Markus Vinzent (born 1959) is a historian of religion (specializing in early Christianity, Patristics and Medieval Studies, Historiography, Retromodernity, Religion and Business). He is professor in the Department of Theology & Religious Studies at King's College London, and fellow of the Max Weber Center for Advanced Social and Cultural Studies, Erfurt, Germany.

Biography 

Vinzent studied philosophy, theology, Jewish studies, ancient history, and archaeology at the Universities of Eichstätt, Paris (Diplom, Philosophy and Theology, 1978–83), Ludwig-Maximilians-Universität, Munich, Germany (Ph.D., 1987–91), and Ruprecht-Karls Universität Heidelberg, Germany (Postdoctoral research, Habilitation, 1991-5). He worked as a pastor between 1984 and 1991, and from the 1990s onward he has also been a serial entrepreneur (IT, Internet, HR, energy, waste, utilities and infrastructure).

Vinzent has held academic posts as senior research fellow at King's College, Cambridge (1991-3), senior research fellow at the Berlin-Brandenburgische Akademie der Wissenschaft (tenure), Berlin (1993-5), C4-professor (non-tenure) for history of theology in the times of the Reformation and Modernity, University of Mainz, Germany (1996-7), C4-professor for history of theology (tenure), University of Cologne, Germany (1997-9), HG Wood Professor of Theology, University of Birmingham (1999-2010), including a stint as head of department (1999-2001). He joined the Department of Theology and Religious Studies at King's College London in September 2010. During the years 2010 to 2015 he served as Adjunct Professor of Korea University, Seoul. Since 2012 he is Fellow of the Max Weber Centre for Advanced Social and Cultural Studies, Erfurt University. Additionally, in 2015/2016 Fellow of TOPOI, Humboldt University Berlin, and in 2017/2018 Guest scholar at Augsburg University, Germany.

In 2003 he initiated and co-authored the Birmingham study with Guidelines on the ‘Trialogue of Cultures’ as a result of a major 8-European-country study of teaching and learning about Islam, Judaism and Christianity in schools, funded by the ALTANA/BMW-Foundation (Herbert-Quandt-Stiftung) with a major research grant (2000-2002). This resulted in the creation of a 10-year initiative by the foundation in which during the years 2005 to 2015 around 200 German schools took part in a trialogue competition. The aim was, based on the Guidelines to develop creative projects in schools for a better co-cultural-living. The results have led to a list of publications, a children broadcast teaching course by the Hessischer Rundfunk and various other media.

EXERCISE :: Reproduce verbatim the passage of the biography of Markus Vinzent running from "Markus Vinzent (born" down to "utilities and infrastructure).". The notated music entries play no part in what is asked here.

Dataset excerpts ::
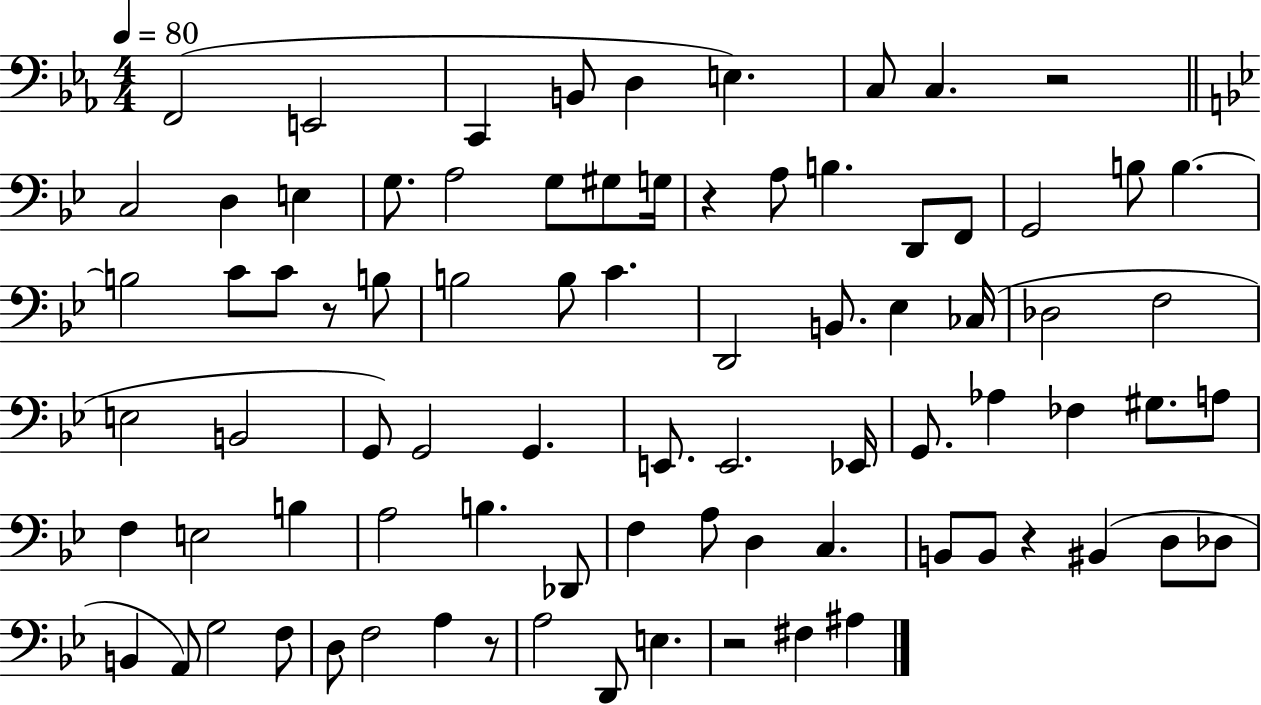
{
  \clef bass
  \numericTimeSignature
  \time 4/4
  \key ees \major
  \tempo 4 = 80
  \repeat volta 2 { f,2( e,2 | c,4 b,8 d4 e4.) | c8 c4. r2 | \bar "||" \break \key g \minor c2 d4 e4 | g8. a2 g8 gis8 g16 | r4 a8 b4. d,8 f,8 | g,2 b8 b4.~~ | \break b2 c'8 c'8 r8 b8 | b2 b8 c'4. | d,2 b,8. ees4 ces16( | des2 f2 | \break e2 b,2 | g,8) g,2 g,4. | e,8. e,2. ees,16 | g,8. aes4 fes4 gis8. a8 | \break f4 e2 b4 | a2 b4. des,8 | f4 a8 d4 c4. | b,8 b,8 r4 bis,4( d8 des8 | \break b,4 a,8) g2 f8 | d8 f2 a4 r8 | a2 d,8 e4. | r2 fis4 ais4 | \break } \bar "|."
}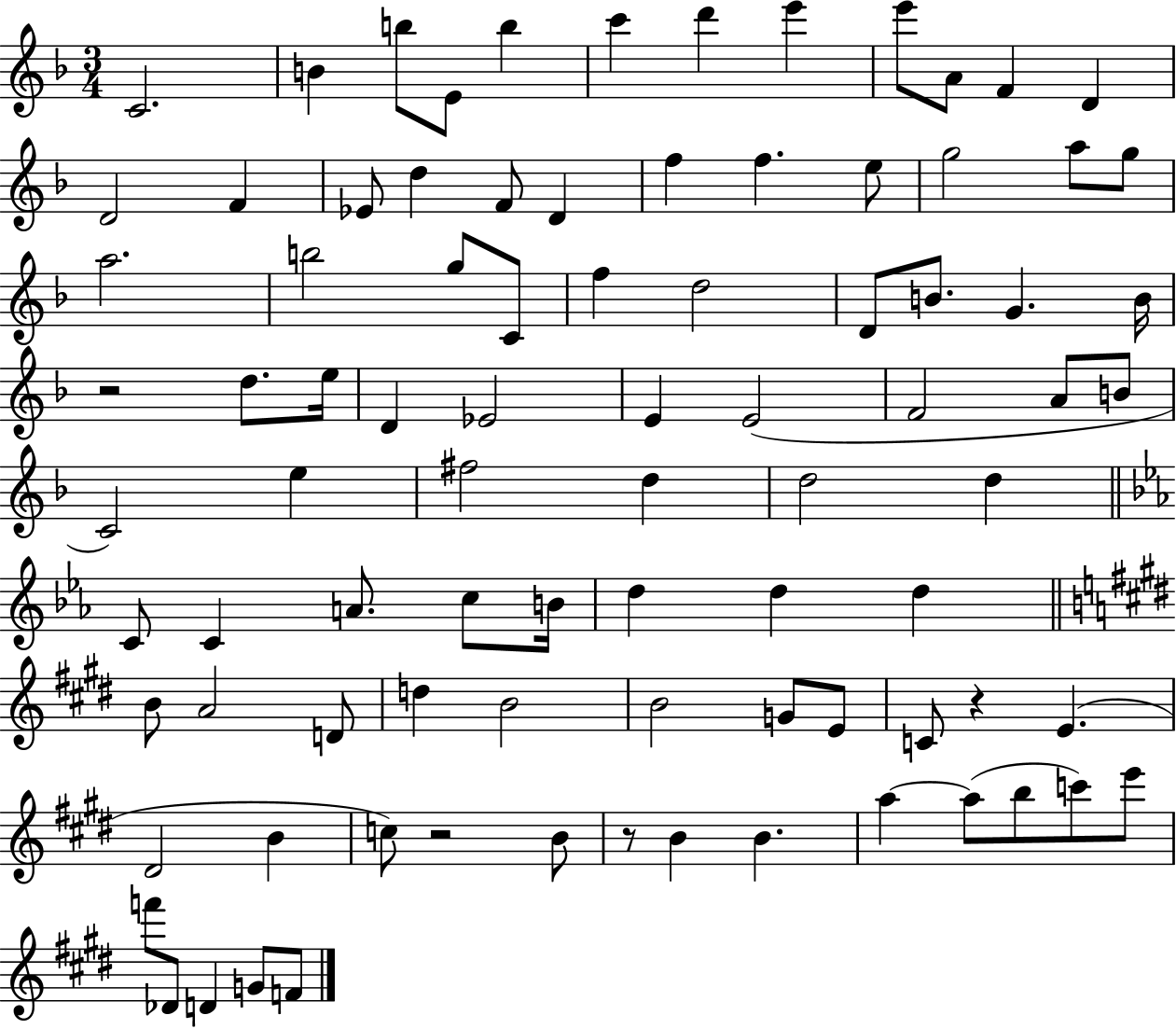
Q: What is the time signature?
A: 3/4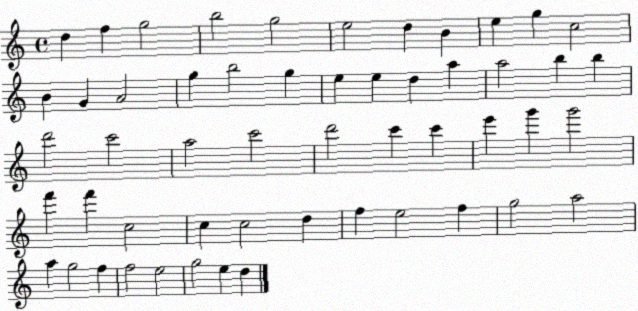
X:1
T:Untitled
M:4/4
L:1/4
K:C
d f g2 b2 g2 e2 d B e g c2 B G A2 g b2 g e e d a a2 b b d'2 c'2 a2 c'2 d'2 c' c' e' g' g'2 f' f' c2 c c2 d f e2 f g2 a2 a g2 f f2 e2 g2 e d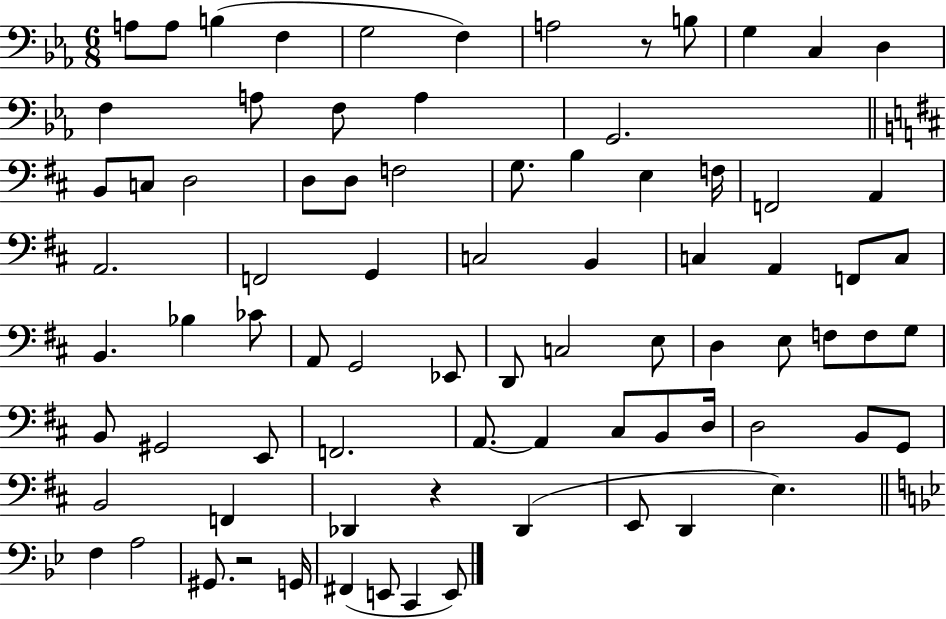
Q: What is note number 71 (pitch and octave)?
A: F3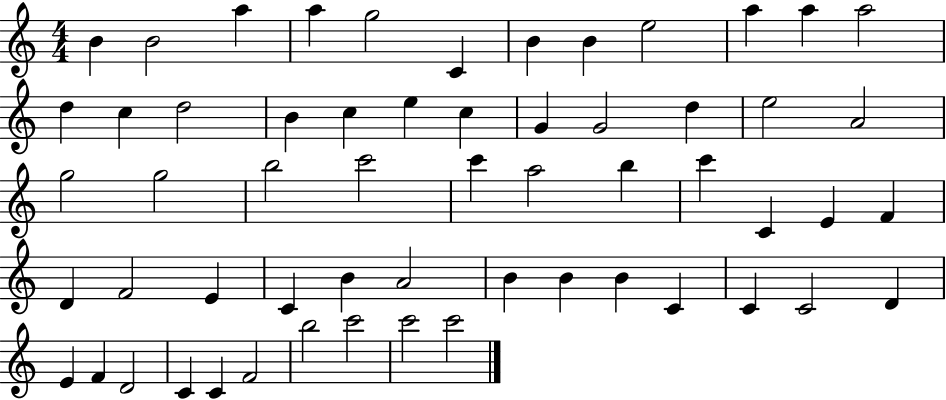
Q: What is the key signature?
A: C major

OUTPUT BELOW ::
Markus Vinzent (born 1959) is a historian of religion (specializing in early Christianity, Patristics and Medieval Studies, Historiography, Retromodernity, Religion and Business). He is professor in the Department of Theology & Religious Studies at King's College London, and fellow of the Max Weber Center for Advanced Social and Cultural Studies, Erfurt, Germany.

Biography 

Vinzent studied philosophy, theology, Jewish studies, ancient history, and archaeology at the Universities of Eichstätt, Paris (Diplom, Philosophy and Theology, 1978–83), Ludwig-Maximilians-Universität, Munich, Germany (Ph.D., 1987–91), and Ruprecht-Karls Universität Heidelberg, Germany (Postdoctoral research, Habilitation, 1991-5). He worked as a pastor between 1984 and 1991, and from the 1990s onward he has also been a serial entrepreneur (IT, Internet, HR, energy, waste, utilities and infrastructure).